**SHORT EXERCISE**
Look for "Is point 204,778" in the listing below, then copy exactly the line it appears in and all lines after it to the end, and nothing more.
-- START OF DATA PROVIDED --
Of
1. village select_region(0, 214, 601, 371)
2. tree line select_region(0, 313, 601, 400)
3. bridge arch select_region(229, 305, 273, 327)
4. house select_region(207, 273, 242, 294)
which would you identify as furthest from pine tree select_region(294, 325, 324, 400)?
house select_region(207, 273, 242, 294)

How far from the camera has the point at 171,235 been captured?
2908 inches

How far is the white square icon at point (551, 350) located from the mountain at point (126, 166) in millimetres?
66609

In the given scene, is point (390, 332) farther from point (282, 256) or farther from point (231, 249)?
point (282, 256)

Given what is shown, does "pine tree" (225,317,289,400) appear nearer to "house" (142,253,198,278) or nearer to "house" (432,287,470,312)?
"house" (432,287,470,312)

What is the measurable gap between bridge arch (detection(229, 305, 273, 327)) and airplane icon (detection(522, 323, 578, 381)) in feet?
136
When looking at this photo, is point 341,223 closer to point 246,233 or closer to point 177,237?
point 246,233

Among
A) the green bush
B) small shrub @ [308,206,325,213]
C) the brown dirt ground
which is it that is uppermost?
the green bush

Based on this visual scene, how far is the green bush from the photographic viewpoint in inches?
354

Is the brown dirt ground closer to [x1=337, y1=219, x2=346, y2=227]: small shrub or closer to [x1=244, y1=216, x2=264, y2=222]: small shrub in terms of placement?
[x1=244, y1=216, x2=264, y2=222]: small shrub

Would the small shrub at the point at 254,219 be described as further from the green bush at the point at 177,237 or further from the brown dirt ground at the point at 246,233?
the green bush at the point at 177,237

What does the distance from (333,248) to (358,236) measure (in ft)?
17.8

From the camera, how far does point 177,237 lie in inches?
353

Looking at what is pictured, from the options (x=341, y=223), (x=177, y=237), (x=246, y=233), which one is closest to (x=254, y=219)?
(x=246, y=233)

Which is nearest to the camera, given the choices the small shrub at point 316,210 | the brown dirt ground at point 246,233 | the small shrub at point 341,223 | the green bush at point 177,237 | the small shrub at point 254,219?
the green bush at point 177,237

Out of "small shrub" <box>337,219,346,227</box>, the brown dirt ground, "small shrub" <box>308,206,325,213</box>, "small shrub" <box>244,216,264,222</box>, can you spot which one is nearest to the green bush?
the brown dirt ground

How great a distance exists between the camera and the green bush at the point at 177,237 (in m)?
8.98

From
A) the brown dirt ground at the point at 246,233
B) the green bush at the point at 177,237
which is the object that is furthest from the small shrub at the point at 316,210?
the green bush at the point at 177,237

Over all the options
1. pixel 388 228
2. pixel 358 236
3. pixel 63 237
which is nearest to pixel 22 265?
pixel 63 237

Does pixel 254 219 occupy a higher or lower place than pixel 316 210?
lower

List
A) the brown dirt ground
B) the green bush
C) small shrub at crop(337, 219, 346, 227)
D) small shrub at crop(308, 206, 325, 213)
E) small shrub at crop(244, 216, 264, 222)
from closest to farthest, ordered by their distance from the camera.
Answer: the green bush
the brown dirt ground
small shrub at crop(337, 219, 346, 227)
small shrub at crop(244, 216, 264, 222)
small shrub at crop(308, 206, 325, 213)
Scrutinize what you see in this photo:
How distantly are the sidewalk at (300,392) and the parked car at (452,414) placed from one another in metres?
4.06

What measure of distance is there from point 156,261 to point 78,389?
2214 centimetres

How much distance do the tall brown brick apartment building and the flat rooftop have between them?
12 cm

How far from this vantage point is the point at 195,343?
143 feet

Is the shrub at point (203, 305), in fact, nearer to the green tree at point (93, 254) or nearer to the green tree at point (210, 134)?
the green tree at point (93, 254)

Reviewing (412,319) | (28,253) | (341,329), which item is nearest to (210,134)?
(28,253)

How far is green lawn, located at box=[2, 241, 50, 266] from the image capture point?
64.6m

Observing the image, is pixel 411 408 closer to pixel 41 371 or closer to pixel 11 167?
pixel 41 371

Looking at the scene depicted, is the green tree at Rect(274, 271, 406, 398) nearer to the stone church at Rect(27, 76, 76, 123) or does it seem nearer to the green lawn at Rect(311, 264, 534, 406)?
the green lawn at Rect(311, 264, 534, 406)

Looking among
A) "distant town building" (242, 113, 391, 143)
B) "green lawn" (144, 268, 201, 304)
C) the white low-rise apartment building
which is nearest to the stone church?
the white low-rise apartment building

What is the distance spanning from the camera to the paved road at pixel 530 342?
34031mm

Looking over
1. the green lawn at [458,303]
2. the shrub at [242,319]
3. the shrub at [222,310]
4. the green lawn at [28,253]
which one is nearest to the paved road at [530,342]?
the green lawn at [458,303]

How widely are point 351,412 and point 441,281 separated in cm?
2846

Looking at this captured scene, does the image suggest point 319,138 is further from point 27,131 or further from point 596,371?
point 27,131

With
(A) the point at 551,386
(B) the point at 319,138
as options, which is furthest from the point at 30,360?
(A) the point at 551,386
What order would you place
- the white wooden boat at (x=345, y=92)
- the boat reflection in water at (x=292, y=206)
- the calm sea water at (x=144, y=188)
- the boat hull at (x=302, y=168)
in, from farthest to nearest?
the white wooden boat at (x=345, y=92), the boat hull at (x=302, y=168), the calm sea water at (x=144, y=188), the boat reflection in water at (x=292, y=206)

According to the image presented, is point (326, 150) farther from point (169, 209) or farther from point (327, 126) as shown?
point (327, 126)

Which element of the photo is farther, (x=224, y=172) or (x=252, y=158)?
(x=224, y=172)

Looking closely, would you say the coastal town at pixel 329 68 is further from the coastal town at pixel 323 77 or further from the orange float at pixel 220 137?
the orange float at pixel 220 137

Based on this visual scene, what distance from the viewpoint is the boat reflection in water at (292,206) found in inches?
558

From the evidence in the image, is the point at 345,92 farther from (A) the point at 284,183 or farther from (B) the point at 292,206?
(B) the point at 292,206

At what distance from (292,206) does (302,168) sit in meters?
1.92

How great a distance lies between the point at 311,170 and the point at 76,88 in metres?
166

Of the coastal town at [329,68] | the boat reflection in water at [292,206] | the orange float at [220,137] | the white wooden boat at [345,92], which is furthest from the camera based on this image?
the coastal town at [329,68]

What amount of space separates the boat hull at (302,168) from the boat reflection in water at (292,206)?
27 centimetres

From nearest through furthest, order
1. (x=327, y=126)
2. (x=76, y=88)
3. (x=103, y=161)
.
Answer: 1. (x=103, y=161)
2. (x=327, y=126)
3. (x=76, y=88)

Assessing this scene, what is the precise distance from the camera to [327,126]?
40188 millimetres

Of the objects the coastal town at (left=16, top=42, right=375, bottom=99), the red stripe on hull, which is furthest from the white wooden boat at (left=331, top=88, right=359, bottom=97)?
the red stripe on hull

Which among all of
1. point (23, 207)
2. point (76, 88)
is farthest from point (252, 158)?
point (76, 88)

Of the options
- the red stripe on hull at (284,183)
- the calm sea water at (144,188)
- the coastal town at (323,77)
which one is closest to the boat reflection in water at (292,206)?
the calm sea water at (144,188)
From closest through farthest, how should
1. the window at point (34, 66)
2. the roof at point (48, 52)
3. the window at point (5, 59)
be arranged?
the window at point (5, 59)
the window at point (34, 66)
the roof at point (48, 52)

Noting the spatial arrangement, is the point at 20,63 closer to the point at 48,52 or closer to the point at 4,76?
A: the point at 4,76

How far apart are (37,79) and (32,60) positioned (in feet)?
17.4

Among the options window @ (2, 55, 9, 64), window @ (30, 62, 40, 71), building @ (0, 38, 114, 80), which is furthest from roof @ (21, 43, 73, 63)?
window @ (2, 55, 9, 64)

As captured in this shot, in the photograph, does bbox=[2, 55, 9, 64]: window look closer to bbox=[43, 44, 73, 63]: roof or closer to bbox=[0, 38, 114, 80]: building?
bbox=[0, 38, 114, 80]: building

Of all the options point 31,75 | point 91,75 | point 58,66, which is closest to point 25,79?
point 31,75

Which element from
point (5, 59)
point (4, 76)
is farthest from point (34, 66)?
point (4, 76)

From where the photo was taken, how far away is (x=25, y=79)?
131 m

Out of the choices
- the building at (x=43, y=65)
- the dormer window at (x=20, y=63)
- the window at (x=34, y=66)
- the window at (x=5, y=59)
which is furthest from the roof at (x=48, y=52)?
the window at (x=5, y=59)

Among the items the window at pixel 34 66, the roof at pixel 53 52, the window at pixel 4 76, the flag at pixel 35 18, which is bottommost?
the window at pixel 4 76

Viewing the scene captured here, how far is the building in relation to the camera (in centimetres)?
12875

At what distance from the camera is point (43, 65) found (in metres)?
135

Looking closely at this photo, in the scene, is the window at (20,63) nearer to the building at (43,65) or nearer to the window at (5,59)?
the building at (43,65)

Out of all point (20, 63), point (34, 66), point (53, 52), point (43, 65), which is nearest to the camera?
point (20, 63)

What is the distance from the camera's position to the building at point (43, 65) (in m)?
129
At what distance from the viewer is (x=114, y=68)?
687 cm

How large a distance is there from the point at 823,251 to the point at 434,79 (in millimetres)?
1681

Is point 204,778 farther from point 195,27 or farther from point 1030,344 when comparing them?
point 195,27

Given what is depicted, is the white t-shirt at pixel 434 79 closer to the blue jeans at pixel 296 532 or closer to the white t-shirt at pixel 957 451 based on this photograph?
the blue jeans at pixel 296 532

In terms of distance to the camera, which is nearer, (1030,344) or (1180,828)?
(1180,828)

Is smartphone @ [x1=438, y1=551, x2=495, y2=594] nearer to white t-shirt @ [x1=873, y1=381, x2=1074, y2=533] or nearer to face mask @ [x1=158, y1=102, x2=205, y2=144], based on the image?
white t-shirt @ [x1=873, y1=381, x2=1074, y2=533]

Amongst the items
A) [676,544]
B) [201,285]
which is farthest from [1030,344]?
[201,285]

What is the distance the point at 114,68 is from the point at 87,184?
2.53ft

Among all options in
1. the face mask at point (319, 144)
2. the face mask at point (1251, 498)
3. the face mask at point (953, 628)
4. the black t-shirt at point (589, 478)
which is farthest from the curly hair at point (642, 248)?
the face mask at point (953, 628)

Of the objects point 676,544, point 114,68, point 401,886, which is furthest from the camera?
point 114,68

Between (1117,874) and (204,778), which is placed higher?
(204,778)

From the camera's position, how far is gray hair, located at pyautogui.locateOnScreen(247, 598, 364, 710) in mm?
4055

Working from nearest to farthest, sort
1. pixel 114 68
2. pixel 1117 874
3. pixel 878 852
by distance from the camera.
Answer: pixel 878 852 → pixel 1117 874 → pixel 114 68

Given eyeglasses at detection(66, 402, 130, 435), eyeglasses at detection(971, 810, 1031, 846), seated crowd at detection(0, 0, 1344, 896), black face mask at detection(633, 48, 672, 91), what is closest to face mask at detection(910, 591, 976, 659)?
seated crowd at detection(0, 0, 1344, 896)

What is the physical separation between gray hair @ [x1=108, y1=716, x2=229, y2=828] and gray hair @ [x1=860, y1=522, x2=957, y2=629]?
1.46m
-- END OF DATA PROVIDED --
**TASK RESULT**
Is point 204,778 farther from point 195,27 or farther from point 1030,344 when comparing them?
point 195,27

Given what is depicted, is the white t-shirt at pixel 434 79 closer to the blue jeans at pixel 296 532 or closer to the white t-shirt at pixel 957 451 based on this photograph?
the blue jeans at pixel 296 532

In terms of distance to the camera, which is nearer, (1030,344) or (1180,828)?
(1180,828)

Is smartphone @ [x1=438, y1=551, x2=495, y2=594] nearer to white t-shirt @ [x1=873, y1=381, x2=1074, y2=533] or nearer to face mask @ [x1=158, y1=102, x2=205, y2=144], based on the image?
white t-shirt @ [x1=873, y1=381, x2=1074, y2=533]

Amongst the items
A) [676,544]
B) [201,285]
which is farthest from [1030,344]?
[201,285]

What is the distance the point at 114,68 is from the point at 87,184?
2.53ft

Among all options in
1. the face mask at point (319, 144)
2. the face mask at point (1251, 498)
3. the face mask at point (953, 628)
4. the black t-shirt at point (589, 478)
which is farthest from the curly hair at point (642, 248)?
the face mask at point (953, 628)

Of the objects point 676,544, point 114,68, point 401,886, which is furthest from the camera?
point 114,68

Between (1117,874) and (204,778), which is placed higher?
(204,778)

From the camera's position, how far is gray hair, located at pyautogui.locateOnScreen(247, 598, 364, 710) in mm?
4055

Working from nearest to farthest, sort
1. pixel 114 68
2. pixel 1117 874
3. pixel 878 852
by distance from the camera.
Answer: pixel 878 852 → pixel 1117 874 → pixel 114 68

Given eyeglasses at detection(66, 402, 130, 435), eyeglasses at detection(971, 810, 1031, 846), seated crowd at detection(0, 0, 1344, 896), black face mask at detection(633, 48, 672, 91), what is closest to face mask at detection(910, 591, 976, 659)?
seated crowd at detection(0, 0, 1344, 896)

What is the physical separation between gray hair @ [x1=108, y1=716, x2=229, y2=828] and gray hair @ [x1=860, y1=522, x2=957, y2=629]?
1.46m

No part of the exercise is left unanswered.